British foreign aid and the problem of corruption

Palestinian boy in ruined part of Gaza
British aid has been used to support medical mission to Gaza in the aftermath of the 2014 conflict between Israel and Hamas. Above, a boy walks through Shejaiya in Gaza City, 19 October 2014. Photograph: Mahmud Hams/Getty Images

Your leader on the effectiveness of foreign aid (1 November) made my blood boil. First, the patronising tone. British aid, it says, should be used to impose sanctions on corruption in poor countries and make them think it’s a bad thing. As if they didn’t know it, and as if the British were so pure. Second, does the Guardian not realise that aid is available only to countries whose governments cut public spending, make the poor pay for education and health, privatise public institutions and enterprises, and welcome foreign private investment and the appropriation by foreigners of their wealth, resources and land? Do you not realise that this benefits only the elite in these countries, and probably corrupts them, and harms the poor? And that if their populations elect governments that introduce socialist policies, or even redistribute wealth and protect the interests of the poor, aid will certainly be cut and probably be stopped? My first proper book (published by Penguin in 1971) was called “Aid as Imperialism”.
Teresa Hayter
Oxford

• Nobody can condone ill-spent public funds and I support those seeking to use the Independent Commission for Aid Impact’s findings to challenge the Department for International Development into becoming a beacon for anti-corruption internationally (Report, 31 October).
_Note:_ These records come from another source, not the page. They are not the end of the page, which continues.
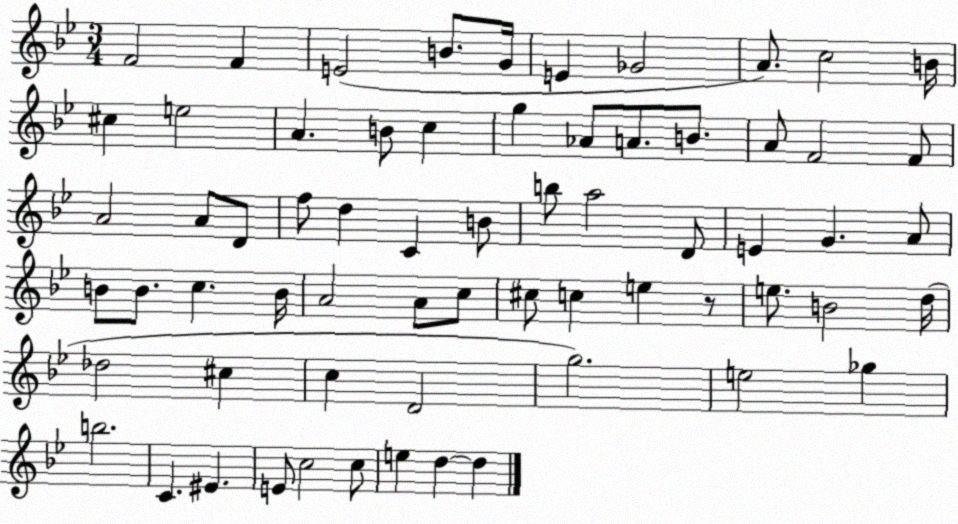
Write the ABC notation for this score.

X:1
T:Untitled
M:3/4
L:1/4
K:Bb
F2 F E2 B/2 G/4 E _G2 A/2 c2 B/4 ^c e2 A B/2 c g _A/2 A/2 B/2 A/2 F2 F/2 A2 A/2 D/2 f/2 d C B/2 b/2 a2 D/2 E G A/2 B/2 B/2 c B/4 A2 A/2 c/2 ^c/2 c e z/2 e/2 B2 d/4 _d2 ^c c D2 g2 e2 _g b2 C ^E E/2 c2 c/2 e d d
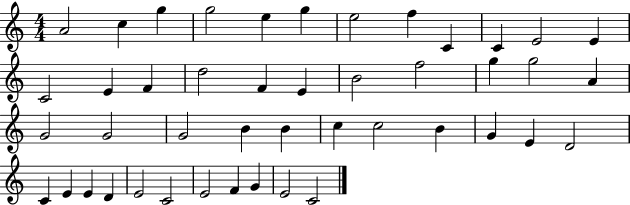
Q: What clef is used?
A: treble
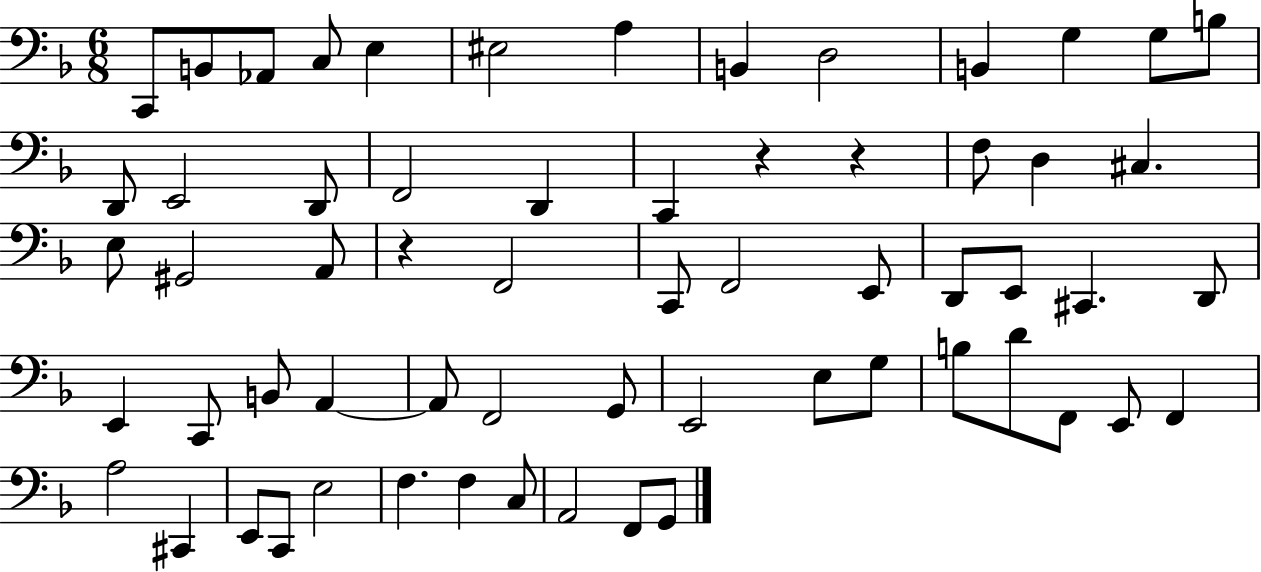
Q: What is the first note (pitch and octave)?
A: C2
However, with Ukip having pledged to cut foreign aid by 85%, those who know the real value of DfID’s work must continue to speak out. I have seen this recently in its support for British surgical missions to Gaza after the July conflict. By helping to mend the broken bones of some of the most severely injured Palestinians, DfID is not only changing the lives of hundreds of people in Gaza but building bridges of solidarity in a region where Britain’s reputation is not what it could be. We must not let such stories of aid-effectiveness be lost to short-term political positioning.